> [Seçilen Metin]

:::::

25 Nisan 2018 Çarşamba

Çocuk ve oyun üzerine... 

Sosyal hizmetler uzmanı ve aynı zamanda çocuk gelişimi öğrencisi Merve Karakaş ile oyun ve çocuk üzerine konuştuk.
















-Merhaba Merve Hanım, oyun ve çocuk üzerine konuşmaya başlamadan önce kendinizi bize kısaca anlatır mısınız?

Merhaba, İstanbul Üniversitesi Sosyal Hizmetler bölümünü bitirdikten sonra daha çok çocuk gelişimine yönelmek istediğim için Atatürk Üniversitesi Çocuk Gelişimi bölümünü okumaya başladım. Bir anaokulunda yardımcı öğretmen olarak çalışırken aynı zamanda çocuk bakımı üzerine yoğunlaşıp bu alanda eğitim almaya başladım.

-Peki sizce çocuğun toplumda ki yeri ve önemi nedir?

Çocuğun aile içinde olduğu gibi toplum hayatında da yeri çok büyüktür. Her yönden iyi yetiştirilmiş çocuklar geleceğin güvencesi olacak ve Türk toplumunun kalkınmasında önemli etkileri olacaktır.
Bu yüzden çocukların her birine gereken önem verilmeli ve onları geleceğin bir büyüğü olarak kabul etmeliyiz. Onların çocukluk çağlarını en huzurlu şekilde geçirmeleri için elimizden geleni yapmalıyız. Yani çocukluklarını çocuk gibi geçirmelerini sağlamalıyız.

- 'Çocukluklarını çocuk gibi geçirmelerini sağlamalıyız' cümlesini biraz açar mısınız?

Yani çocuğu kaldıramayacağı sorumluluklardan uzak tutup yaşlarının gerektirdiği şekilde yaşamalarını sağlamalıyız.En önemlisi oyun oynamalarını sağlamalıyız.

-Oyun nedir? Çocuğun oyun oynaması neden önemlidir?

Oyun,içten gelen enerjinin doğru yolla boşaltılmasıdır. Güdüsel olduğunu söyleyebiliriz. Çocuğa mutluluk ve rahatlık verir. Çünkü oyun gerçek yaşam kurallarını içermez,gerçekten bir yönüyle bağımsızken bir yönüyle hayata hazırlar,kendi kuralları vardır.

-Eğitimde oyunun yeri ve önemi hakkında neler söyleyebilirsiniz?

Oyun, çocukları pasif durumdan aktif duruma geçirdiği için en önemli öğrenme ve öğretme tekniğidir. Çocuk oyun oynarken yaparak ve yaşayarak öğrenir. Dokunur, görür, koklar, dinler, tadına bakar ve hisseder. Bütün duyuları aktif halde olduğundan algısı da açık olur ve çok daha çabuk ve kalıcı bir öğrenme gerçekleştirir.

:::::

> [Girdiler]
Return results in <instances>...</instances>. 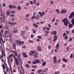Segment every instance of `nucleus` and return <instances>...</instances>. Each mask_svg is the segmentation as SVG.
<instances>
[{
    "mask_svg": "<svg viewBox=\"0 0 74 74\" xmlns=\"http://www.w3.org/2000/svg\"><path fill=\"white\" fill-rule=\"evenodd\" d=\"M25 66L27 67H29V65L28 64H26L25 65Z\"/></svg>",
    "mask_w": 74,
    "mask_h": 74,
    "instance_id": "47",
    "label": "nucleus"
},
{
    "mask_svg": "<svg viewBox=\"0 0 74 74\" xmlns=\"http://www.w3.org/2000/svg\"><path fill=\"white\" fill-rule=\"evenodd\" d=\"M10 16L14 17V15L13 14H12L10 15Z\"/></svg>",
    "mask_w": 74,
    "mask_h": 74,
    "instance_id": "55",
    "label": "nucleus"
},
{
    "mask_svg": "<svg viewBox=\"0 0 74 74\" xmlns=\"http://www.w3.org/2000/svg\"><path fill=\"white\" fill-rule=\"evenodd\" d=\"M2 5L3 7H5V5H6L5 4V3H2Z\"/></svg>",
    "mask_w": 74,
    "mask_h": 74,
    "instance_id": "30",
    "label": "nucleus"
},
{
    "mask_svg": "<svg viewBox=\"0 0 74 74\" xmlns=\"http://www.w3.org/2000/svg\"><path fill=\"white\" fill-rule=\"evenodd\" d=\"M8 23L11 26H12L13 25H16V23H10V22H8Z\"/></svg>",
    "mask_w": 74,
    "mask_h": 74,
    "instance_id": "3",
    "label": "nucleus"
},
{
    "mask_svg": "<svg viewBox=\"0 0 74 74\" xmlns=\"http://www.w3.org/2000/svg\"><path fill=\"white\" fill-rule=\"evenodd\" d=\"M55 17L53 18L52 20V22H54V21H55Z\"/></svg>",
    "mask_w": 74,
    "mask_h": 74,
    "instance_id": "32",
    "label": "nucleus"
},
{
    "mask_svg": "<svg viewBox=\"0 0 74 74\" xmlns=\"http://www.w3.org/2000/svg\"><path fill=\"white\" fill-rule=\"evenodd\" d=\"M45 15V12H42V13H41L40 14V16L41 17H43V15Z\"/></svg>",
    "mask_w": 74,
    "mask_h": 74,
    "instance_id": "12",
    "label": "nucleus"
},
{
    "mask_svg": "<svg viewBox=\"0 0 74 74\" xmlns=\"http://www.w3.org/2000/svg\"><path fill=\"white\" fill-rule=\"evenodd\" d=\"M16 43L17 44V45H21V41L19 40H16Z\"/></svg>",
    "mask_w": 74,
    "mask_h": 74,
    "instance_id": "8",
    "label": "nucleus"
},
{
    "mask_svg": "<svg viewBox=\"0 0 74 74\" xmlns=\"http://www.w3.org/2000/svg\"><path fill=\"white\" fill-rule=\"evenodd\" d=\"M51 34L55 35V36L56 35V31H54V32H51Z\"/></svg>",
    "mask_w": 74,
    "mask_h": 74,
    "instance_id": "16",
    "label": "nucleus"
},
{
    "mask_svg": "<svg viewBox=\"0 0 74 74\" xmlns=\"http://www.w3.org/2000/svg\"><path fill=\"white\" fill-rule=\"evenodd\" d=\"M1 41H2L3 44V43H4V41H3V39H1Z\"/></svg>",
    "mask_w": 74,
    "mask_h": 74,
    "instance_id": "59",
    "label": "nucleus"
},
{
    "mask_svg": "<svg viewBox=\"0 0 74 74\" xmlns=\"http://www.w3.org/2000/svg\"><path fill=\"white\" fill-rule=\"evenodd\" d=\"M41 72H42V70L41 69H40V70H39L38 71L37 73H41Z\"/></svg>",
    "mask_w": 74,
    "mask_h": 74,
    "instance_id": "29",
    "label": "nucleus"
},
{
    "mask_svg": "<svg viewBox=\"0 0 74 74\" xmlns=\"http://www.w3.org/2000/svg\"><path fill=\"white\" fill-rule=\"evenodd\" d=\"M18 32V30L16 29H15L14 31H12L13 33H16Z\"/></svg>",
    "mask_w": 74,
    "mask_h": 74,
    "instance_id": "19",
    "label": "nucleus"
},
{
    "mask_svg": "<svg viewBox=\"0 0 74 74\" xmlns=\"http://www.w3.org/2000/svg\"><path fill=\"white\" fill-rule=\"evenodd\" d=\"M18 10L20 11L21 10V7L20 6H18Z\"/></svg>",
    "mask_w": 74,
    "mask_h": 74,
    "instance_id": "24",
    "label": "nucleus"
},
{
    "mask_svg": "<svg viewBox=\"0 0 74 74\" xmlns=\"http://www.w3.org/2000/svg\"><path fill=\"white\" fill-rule=\"evenodd\" d=\"M59 74V71H57L54 72V74Z\"/></svg>",
    "mask_w": 74,
    "mask_h": 74,
    "instance_id": "28",
    "label": "nucleus"
},
{
    "mask_svg": "<svg viewBox=\"0 0 74 74\" xmlns=\"http://www.w3.org/2000/svg\"><path fill=\"white\" fill-rule=\"evenodd\" d=\"M62 22H64V25L67 27L68 26V25L69 23H70V22L69 21L68 19L66 18H64L62 20Z\"/></svg>",
    "mask_w": 74,
    "mask_h": 74,
    "instance_id": "1",
    "label": "nucleus"
},
{
    "mask_svg": "<svg viewBox=\"0 0 74 74\" xmlns=\"http://www.w3.org/2000/svg\"><path fill=\"white\" fill-rule=\"evenodd\" d=\"M53 60L54 61L53 62V63L56 64L57 63V62L56 61L57 60L56 59V57L54 56L53 57Z\"/></svg>",
    "mask_w": 74,
    "mask_h": 74,
    "instance_id": "2",
    "label": "nucleus"
},
{
    "mask_svg": "<svg viewBox=\"0 0 74 74\" xmlns=\"http://www.w3.org/2000/svg\"><path fill=\"white\" fill-rule=\"evenodd\" d=\"M59 47H60V44L59 43H58L57 44L56 46V48L57 49H59Z\"/></svg>",
    "mask_w": 74,
    "mask_h": 74,
    "instance_id": "10",
    "label": "nucleus"
},
{
    "mask_svg": "<svg viewBox=\"0 0 74 74\" xmlns=\"http://www.w3.org/2000/svg\"><path fill=\"white\" fill-rule=\"evenodd\" d=\"M11 56H12L11 55V54H10L9 56L8 57L10 58H11Z\"/></svg>",
    "mask_w": 74,
    "mask_h": 74,
    "instance_id": "62",
    "label": "nucleus"
},
{
    "mask_svg": "<svg viewBox=\"0 0 74 74\" xmlns=\"http://www.w3.org/2000/svg\"><path fill=\"white\" fill-rule=\"evenodd\" d=\"M66 36V33H64L63 34V36Z\"/></svg>",
    "mask_w": 74,
    "mask_h": 74,
    "instance_id": "61",
    "label": "nucleus"
},
{
    "mask_svg": "<svg viewBox=\"0 0 74 74\" xmlns=\"http://www.w3.org/2000/svg\"><path fill=\"white\" fill-rule=\"evenodd\" d=\"M38 38H39V39H41V36H38Z\"/></svg>",
    "mask_w": 74,
    "mask_h": 74,
    "instance_id": "40",
    "label": "nucleus"
},
{
    "mask_svg": "<svg viewBox=\"0 0 74 74\" xmlns=\"http://www.w3.org/2000/svg\"><path fill=\"white\" fill-rule=\"evenodd\" d=\"M47 30H50V29L48 27L47 28Z\"/></svg>",
    "mask_w": 74,
    "mask_h": 74,
    "instance_id": "60",
    "label": "nucleus"
},
{
    "mask_svg": "<svg viewBox=\"0 0 74 74\" xmlns=\"http://www.w3.org/2000/svg\"><path fill=\"white\" fill-rule=\"evenodd\" d=\"M68 27L69 28L73 27V25H72V24H71V23H69L68 25Z\"/></svg>",
    "mask_w": 74,
    "mask_h": 74,
    "instance_id": "13",
    "label": "nucleus"
},
{
    "mask_svg": "<svg viewBox=\"0 0 74 74\" xmlns=\"http://www.w3.org/2000/svg\"><path fill=\"white\" fill-rule=\"evenodd\" d=\"M31 37L32 38H33L34 37V35H33V34H31Z\"/></svg>",
    "mask_w": 74,
    "mask_h": 74,
    "instance_id": "46",
    "label": "nucleus"
},
{
    "mask_svg": "<svg viewBox=\"0 0 74 74\" xmlns=\"http://www.w3.org/2000/svg\"><path fill=\"white\" fill-rule=\"evenodd\" d=\"M15 62H16V64L17 66L18 65V64L19 63L18 62V60L17 59V58H15Z\"/></svg>",
    "mask_w": 74,
    "mask_h": 74,
    "instance_id": "9",
    "label": "nucleus"
},
{
    "mask_svg": "<svg viewBox=\"0 0 74 74\" xmlns=\"http://www.w3.org/2000/svg\"><path fill=\"white\" fill-rule=\"evenodd\" d=\"M40 24H43V23H44V21H41L40 22Z\"/></svg>",
    "mask_w": 74,
    "mask_h": 74,
    "instance_id": "49",
    "label": "nucleus"
},
{
    "mask_svg": "<svg viewBox=\"0 0 74 74\" xmlns=\"http://www.w3.org/2000/svg\"><path fill=\"white\" fill-rule=\"evenodd\" d=\"M1 54L3 56H4L5 58V51H4V50H3L1 51Z\"/></svg>",
    "mask_w": 74,
    "mask_h": 74,
    "instance_id": "6",
    "label": "nucleus"
},
{
    "mask_svg": "<svg viewBox=\"0 0 74 74\" xmlns=\"http://www.w3.org/2000/svg\"><path fill=\"white\" fill-rule=\"evenodd\" d=\"M54 38L55 40H57L58 39V37L56 35H55L54 36Z\"/></svg>",
    "mask_w": 74,
    "mask_h": 74,
    "instance_id": "27",
    "label": "nucleus"
},
{
    "mask_svg": "<svg viewBox=\"0 0 74 74\" xmlns=\"http://www.w3.org/2000/svg\"><path fill=\"white\" fill-rule=\"evenodd\" d=\"M73 54H71L70 55V58H73Z\"/></svg>",
    "mask_w": 74,
    "mask_h": 74,
    "instance_id": "42",
    "label": "nucleus"
},
{
    "mask_svg": "<svg viewBox=\"0 0 74 74\" xmlns=\"http://www.w3.org/2000/svg\"><path fill=\"white\" fill-rule=\"evenodd\" d=\"M67 12V10H62L61 12H60L61 14H66Z\"/></svg>",
    "mask_w": 74,
    "mask_h": 74,
    "instance_id": "4",
    "label": "nucleus"
},
{
    "mask_svg": "<svg viewBox=\"0 0 74 74\" xmlns=\"http://www.w3.org/2000/svg\"><path fill=\"white\" fill-rule=\"evenodd\" d=\"M30 53H31L34 54V53H35V52H36V51H30Z\"/></svg>",
    "mask_w": 74,
    "mask_h": 74,
    "instance_id": "26",
    "label": "nucleus"
},
{
    "mask_svg": "<svg viewBox=\"0 0 74 74\" xmlns=\"http://www.w3.org/2000/svg\"><path fill=\"white\" fill-rule=\"evenodd\" d=\"M31 5H33V1H29Z\"/></svg>",
    "mask_w": 74,
    "mask_h": 74,
    "instance_id": "36",
    "label": "nucleus"
},
{
    "mask_svg": "<svg viewBox=\"0 0 74 74\" xmlns=\"http://www.w3.org/2000/svg\"><path fill=\"white\" fill-rule=\"evenodd\" d=\"M40 18V16L39 15L37 14L35 16L36 19L37 20H38V19H39Z\"/></svg>",
    "mask_w": 74,
    "mask_h": 74,
    "instance_id": "5",
    "label": "nucleus"
},
{
    "mask_svg": "<svg viewBox=\"0 0 74 74\" xmlns=\"http://www.w3.org/2000/svg\"><path fill=\"white\" fill-rule=\"evenodd\" d=\"M29 17V14H26V18H28V17Z\"/></svg>",
    "mask_w": 74,
    "mask_h": 74,
    "instance_id": "39",
    "label": "nucleus"
},
{
    "mask_svg": "<svg viewBox=\"0 0 74 74\" xmlns=\"http://www.w3.org/2000/svg\"><path fill=\"white\" fill-rule=\"evenodd\" d=\"M56 12H57L58 14H59V13L60 12V11L58 9L56 10Z\"/></svg>",
    "mask_w": 74,
    "mask_h": 74,
    "instance_id": "23",
    "label": "nucleus"
},
{
    "mask_svg": "<svg viewBox=\"0 0 74 74\" xmlns=\"http://www.w3.org/2000/svg\"><path fill=\"white\" fill-rule=\"evenodd\" d=\"M62 60L64 62H68V60H66L65 58H64L62 59Z\"/></svg>",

:::::

> [Yapılacaklar]
(a) Söyleşiye göre Merve Karakaş, İstanbul Üniversitesi'nden sonra hangi üniversitenin hangi bölümünü okumaya başlamış?
(b) Söyleşinin "Bu yüzden çocukların" ile başlayıp "oyun oynamalarını sağlamalıyız." ile biten kısmını kelimesi kelimesine aktarın.

> [Çözümler]
(a) Atatürk Üniversitesi Çocuk Gelişimi bölümünü.

(b)
Bu yüzden çocukların her birine gereken önem verilmeli ve onları geleceğin bir büyüğü olarak kabul etmeliyiz. Onların çocukluk çağlarını en huzurlu şekilde geçirmeleri için elimizden geleni yapmalıyız. Yani çocukluklarını çocuk gibi geçirmelerini sağlamalıyız.

- 'Çocukluklarını çocuk gibi geçirmelerini sağlamalıyız' cümlesini biraz açar mısınız?

Yani çocuğu kaldıramayacağı sorumluluklardan uzak tutup yaşlarının gerektirdiği şekilde yaşamalarını sağlamalıyız.En önemlisi oyun oynamalarını sağlamalıyız.